Spend time building an accurate, complex mix of your use cases. You’ll find your system behaves very differently in such situations, and this is critical information to have.
Monitoring Across Different Bandwidths
One focus of load testing is to find out where your system tips or fails—where it stops responding after you’ve thrown an extreme number of concurrent users at it. Ensuring that your site doesn’t fail under expected load is an obvious, critical situation to protect against.
A subtler, but just as important, situation to guard against is poor user experience. The Aberdeen Group’s often quoted study from 2008 points out that sites will lose 10 to 11 percent of users for every second of delay. This translates directly to lost revenue for many sites.
Good load testing teams have long understood the need to validate things like response time under load. However, there’s a next step to this critical set of data. Do you know how users’ experiences are when they’re behind different bandwidth pipes?
Load testing is generally done on a stable, solid network. The results you get for response times and other end-user experience metrics can vary dramatically from what a user will truly see at his home or office. Subtle and not-so-subtle performance differences show up when you start to gather metrics for user agents behind simulated slower links. The huge pages that loaded fairly responsively when grabbed over a 1 GB Ethernet LAN switch likely aren’t going to show up so well when viewed from a low-cost neighborhood DSL endpoint.
Finding tools that will support these sorts of measurements will give you a much greater level of awareness of your site’s behavior for all your users, not just the optimal cases.

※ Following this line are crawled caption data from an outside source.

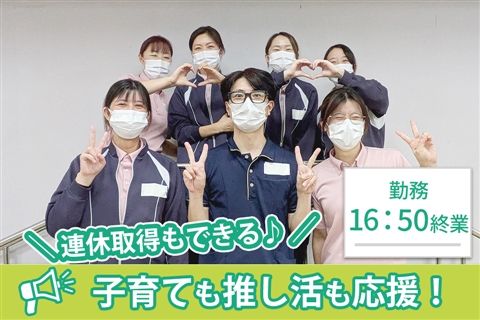 医療法人社団光生会の求人・転職情報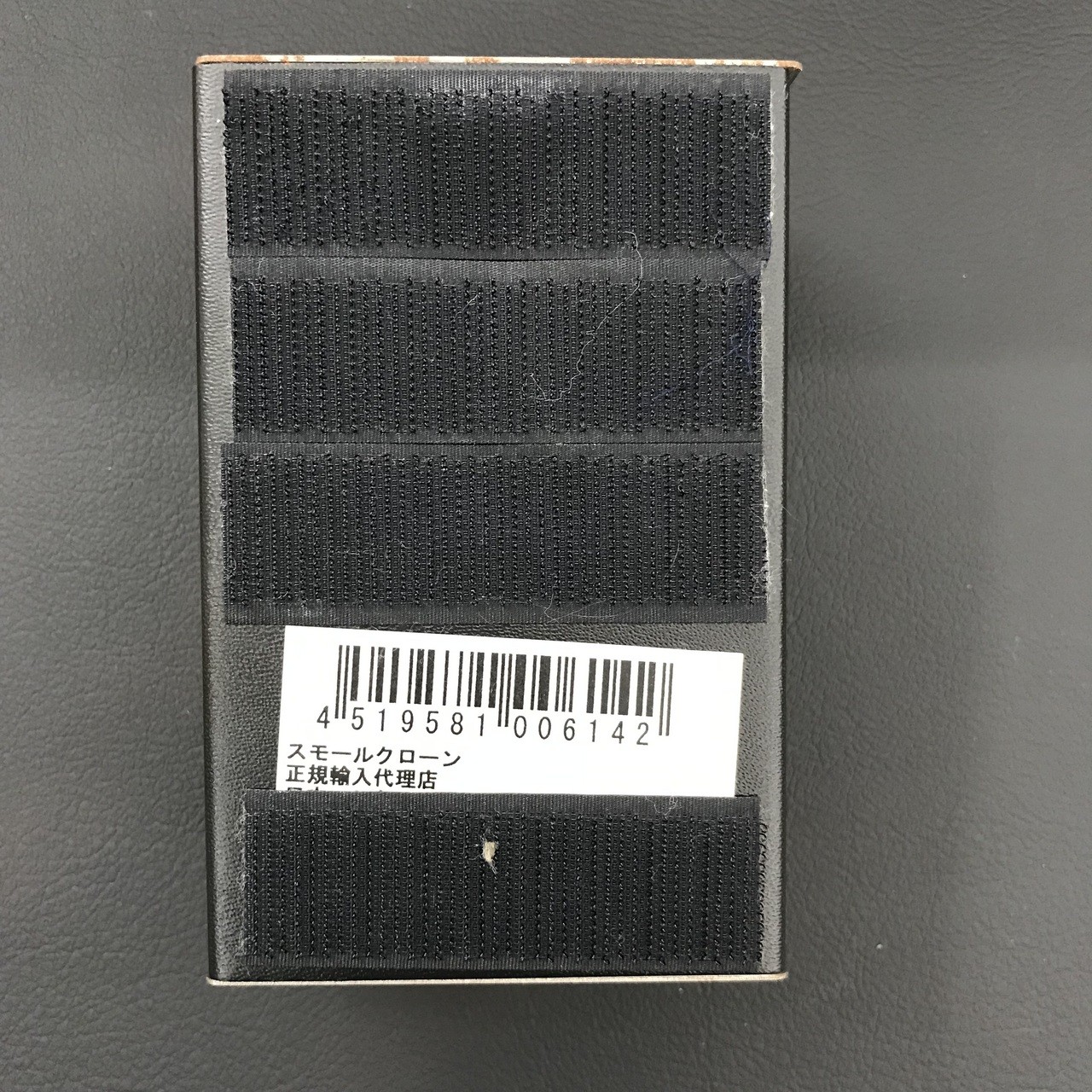 Electro-Harmonix Small Clone
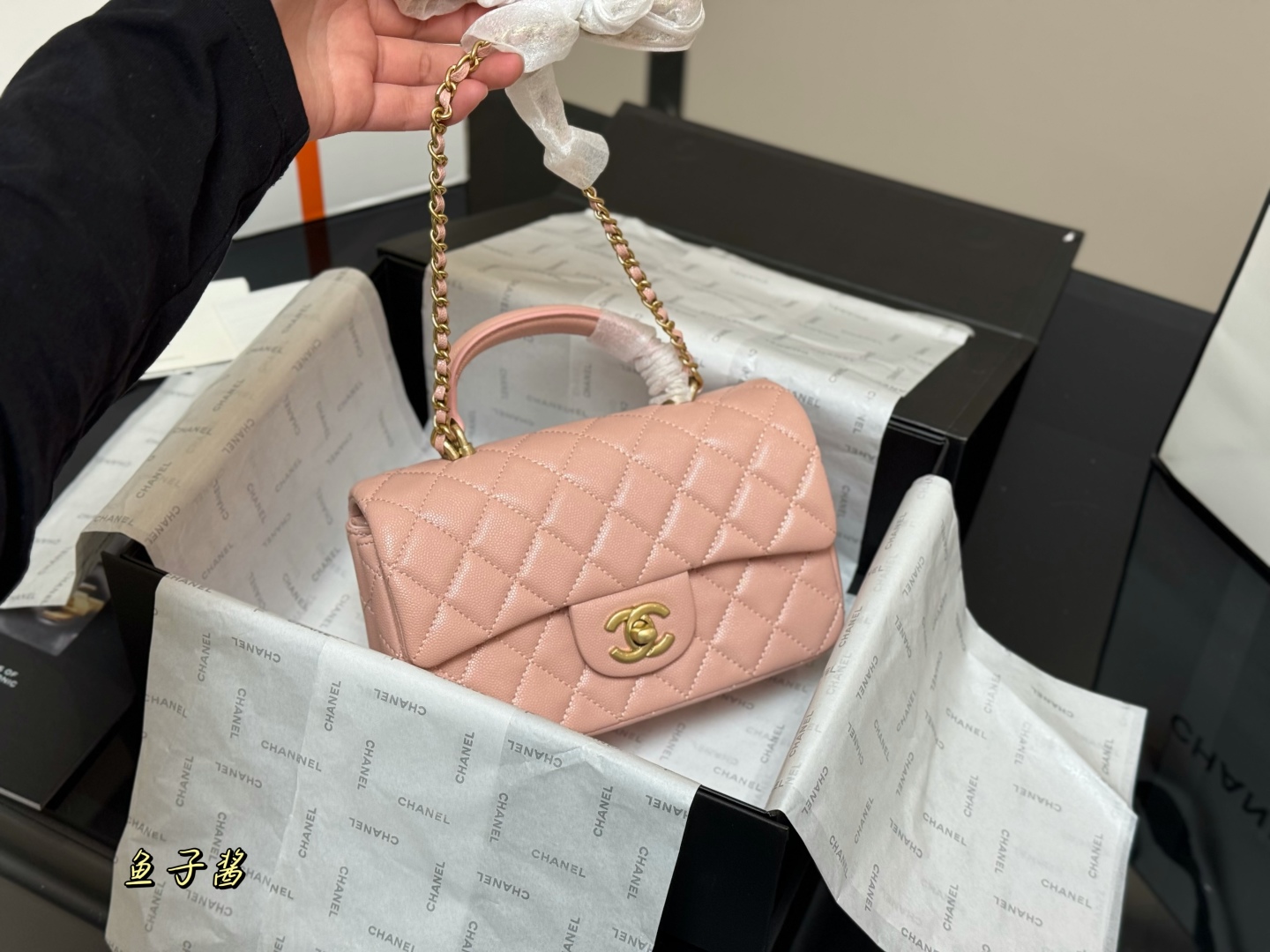 CHANEL BAG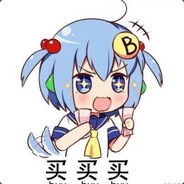 没有人比我更懂白给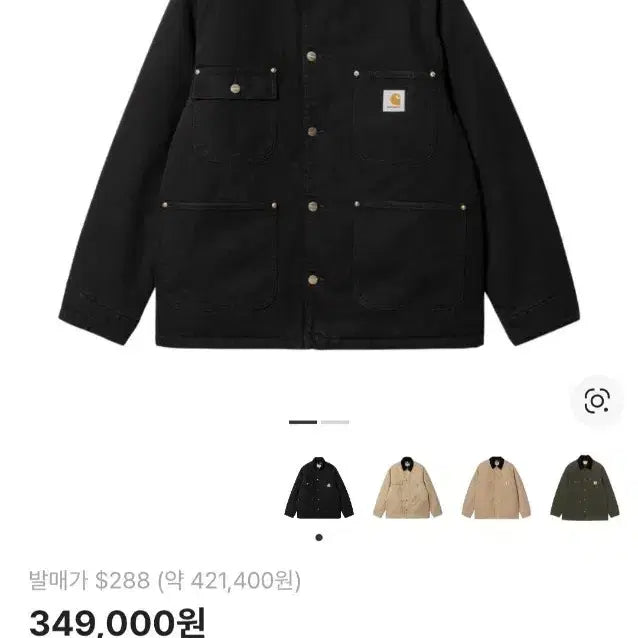 [BUNJANG] Carhartt WIP OG Chore Coat XL / 칼하트WIP OG 초어 코트 XL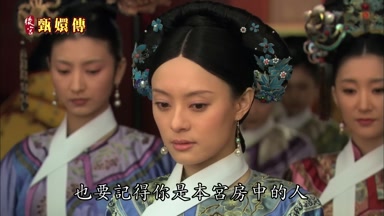 也要記得你是本宮房中的人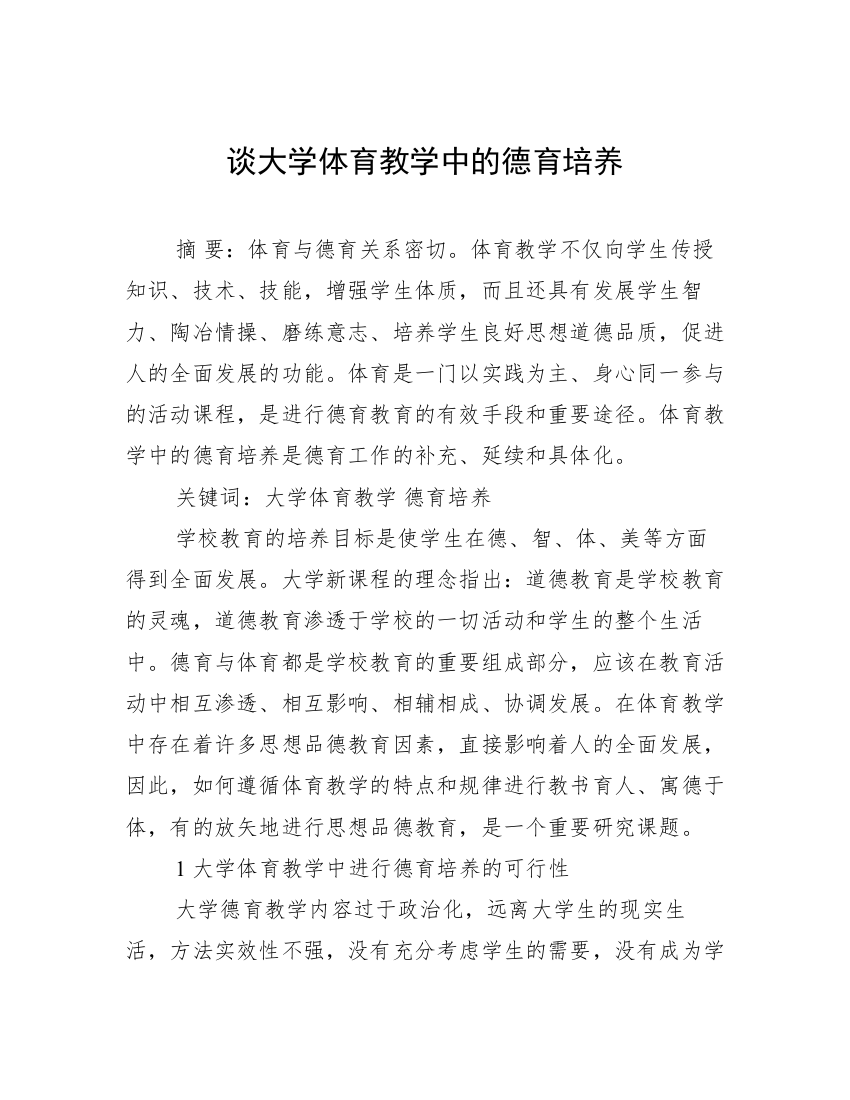 谈大学体育教学中的德育培养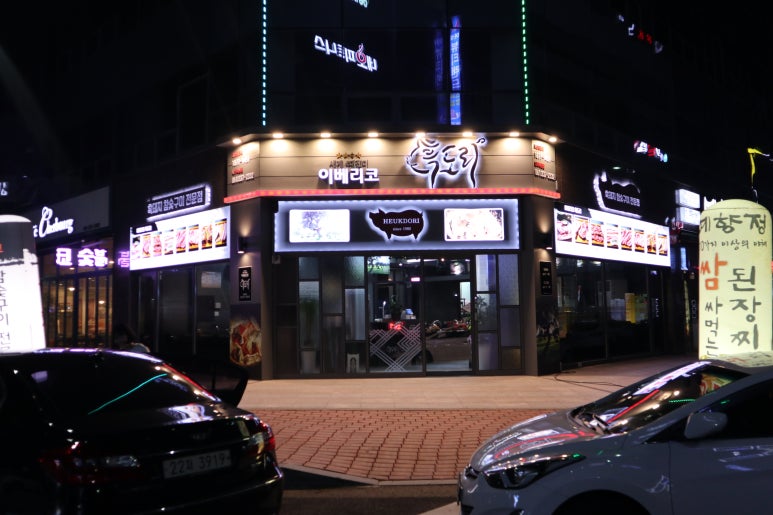 흑도리나주 이미지
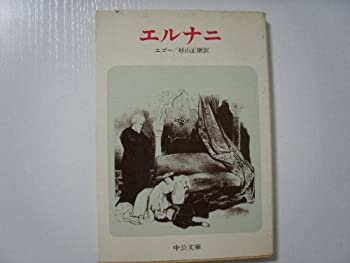 【中古】 エルナニ (中公文庫)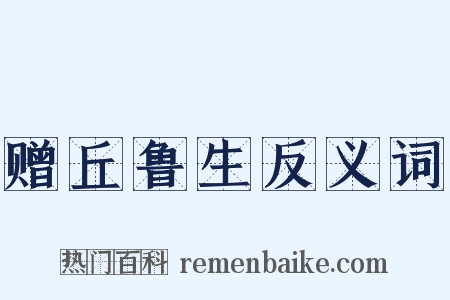 赠丘鲁生反义词是什么意思的图片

Don't Settle for Simplistic Load Scenarios
Getting started with load testing is an important step for your projects. However, speeding through your load efforts can leave your team and stakeholders with an inaccurate picture of your site’s true performance under load.
Take the time to think through what sorts of baseline data sets you need to work with, and spend the time to find or build sets that match your needs. Ensure that you’re working with a realistic mix of use cases for your load scenarios. Make sure that you’re building up a mix of use cases, roles, and user actions. Finally, think about how to validate end-user experiences as those users actually see them, and not just about metrics that reflect a pristine environment in your network center.
Nailing down these challenges will ensure that you’re giving your team and stakeholders the best possible information on your site’s performance health.